─── TASK INPUTS ───
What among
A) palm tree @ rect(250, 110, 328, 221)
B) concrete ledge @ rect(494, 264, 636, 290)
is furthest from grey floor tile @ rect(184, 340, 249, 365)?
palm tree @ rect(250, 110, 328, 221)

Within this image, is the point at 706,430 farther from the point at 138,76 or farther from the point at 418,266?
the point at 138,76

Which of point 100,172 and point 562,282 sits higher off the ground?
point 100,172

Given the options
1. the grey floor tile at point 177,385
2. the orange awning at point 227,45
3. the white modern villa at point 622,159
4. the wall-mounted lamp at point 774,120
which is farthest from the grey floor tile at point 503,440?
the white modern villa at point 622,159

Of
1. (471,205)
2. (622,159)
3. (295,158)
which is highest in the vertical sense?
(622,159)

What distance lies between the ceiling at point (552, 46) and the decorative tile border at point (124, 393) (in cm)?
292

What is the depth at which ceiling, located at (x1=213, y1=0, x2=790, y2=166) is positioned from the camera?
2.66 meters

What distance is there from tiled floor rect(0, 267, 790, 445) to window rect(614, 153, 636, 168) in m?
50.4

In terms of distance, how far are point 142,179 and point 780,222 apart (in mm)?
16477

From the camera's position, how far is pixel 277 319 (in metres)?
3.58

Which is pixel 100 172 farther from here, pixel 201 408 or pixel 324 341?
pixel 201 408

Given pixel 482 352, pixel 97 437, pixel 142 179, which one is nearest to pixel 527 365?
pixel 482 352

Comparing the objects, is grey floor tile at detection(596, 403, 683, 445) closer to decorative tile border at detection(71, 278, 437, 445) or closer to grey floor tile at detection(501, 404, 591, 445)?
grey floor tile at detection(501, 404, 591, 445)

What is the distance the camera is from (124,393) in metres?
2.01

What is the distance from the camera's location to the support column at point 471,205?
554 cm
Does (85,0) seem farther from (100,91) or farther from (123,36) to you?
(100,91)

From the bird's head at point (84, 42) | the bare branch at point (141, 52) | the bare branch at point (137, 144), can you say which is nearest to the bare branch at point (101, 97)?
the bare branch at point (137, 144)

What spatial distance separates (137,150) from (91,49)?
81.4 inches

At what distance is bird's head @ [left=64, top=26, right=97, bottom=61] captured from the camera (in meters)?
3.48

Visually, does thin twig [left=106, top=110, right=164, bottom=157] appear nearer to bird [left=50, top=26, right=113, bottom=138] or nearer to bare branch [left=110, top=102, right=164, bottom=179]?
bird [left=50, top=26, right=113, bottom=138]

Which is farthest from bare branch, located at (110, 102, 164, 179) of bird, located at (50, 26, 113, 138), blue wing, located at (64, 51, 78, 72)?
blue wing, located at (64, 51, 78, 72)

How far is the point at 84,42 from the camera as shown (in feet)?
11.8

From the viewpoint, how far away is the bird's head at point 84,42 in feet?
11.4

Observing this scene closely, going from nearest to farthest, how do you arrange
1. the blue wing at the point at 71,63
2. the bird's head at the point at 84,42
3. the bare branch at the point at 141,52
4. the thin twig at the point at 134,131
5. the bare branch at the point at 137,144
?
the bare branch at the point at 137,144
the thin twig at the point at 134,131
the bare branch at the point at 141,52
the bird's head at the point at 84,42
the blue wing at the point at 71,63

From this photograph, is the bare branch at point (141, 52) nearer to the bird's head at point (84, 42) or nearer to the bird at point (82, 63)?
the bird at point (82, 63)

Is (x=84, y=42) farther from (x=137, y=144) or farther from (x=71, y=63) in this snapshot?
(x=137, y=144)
───
- [THE PROBLEM]
Please lay out everything from the line containing "Visually, does thin" down to the end of the data as a Markdown table with the columns Row and Line. Number each row, and leave out blank lines.

- [REPLY TO THE TASK]
| Row | Line |
|---|---|
| 1 | Visually, does thin twig [left=106, top=110, right=164, bottom=157] appear nearer to bird [left=50, top=26, right=113, bottom=138] or nearer to bare branch [left=110, top=102, right=164, bottom=179]? |
| 2 | bird [left=50, top=26, right=113, bottom=138] |
| 3 | Which is farthest from bare branch, located at (110, 102, 164, 179) of bird, located at (50, 26, 113, 138), blue wing, located at (64, 51, 78, 72)? |
| 4 | blue wing, located at (64, 51, 78, 72) |
| 5 | How far is the point at 84,42 from the camera as shown (in feet)? |
| 6 | 11.8 |
| 7 | From the viewpoint, how far away is the bird's head at point 84,42 in feet? |
| 8 | 11.4 |
| 9 | Observing this scene closely, going from nearest to farthest, how do you arrange |
| 10 | 1. the blue wing at the point at 71,63 |
| 11 | 2. the bird's head at the point at 84,42 |
| 12 | 3. the bare branch at the point at 141,52 |
| 13 | 4. the thin twig at the point at 134,131 |
| 14 | 5. the bare branch at the point at 137,144 |
| 15 | ? |
| 16 | the bare branch at the point at 137,144 |
| 17 | the thin twig at the point at 134,131 |
| 18 | the bare branch at the point at 141,52 |
| 19 | the bird's head at the point at 84,42 |
| 20 | the blue wing at the point at 71,63 |
| 21 | From this photograph, is the bare branch at point (141, 52) nearer to the bird's head at point (84, 42) or nearer to the bird at point (82, 63)? |
| 22 | the bird at point (82, 63) |
| 23 | Is (x=84, y=42) farther from (x=137, y=144) or farther from (x=71, y=63) in this snapshot? |
| 24 | (x=137, y=144) |